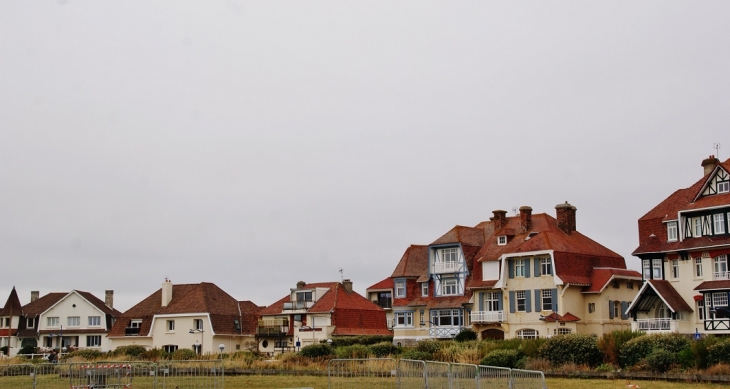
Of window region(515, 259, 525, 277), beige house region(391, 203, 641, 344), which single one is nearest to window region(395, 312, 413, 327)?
beige house region(391, 203, 641, 344)

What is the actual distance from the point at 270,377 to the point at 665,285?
25503 millimetres

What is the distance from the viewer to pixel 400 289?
66.4 meters

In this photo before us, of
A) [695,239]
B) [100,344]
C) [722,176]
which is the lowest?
————————
* _Work to do_: Switch "lowest" to "highest" in the lines from the one containing "In this photo before us, of" through the end of the entries, and write those lines again with nothing else changed.

* _Answer for this exercise_:
In this photo before us, of
A) [695,239]
B) [100,344]
C) [722,176]
which is the highest?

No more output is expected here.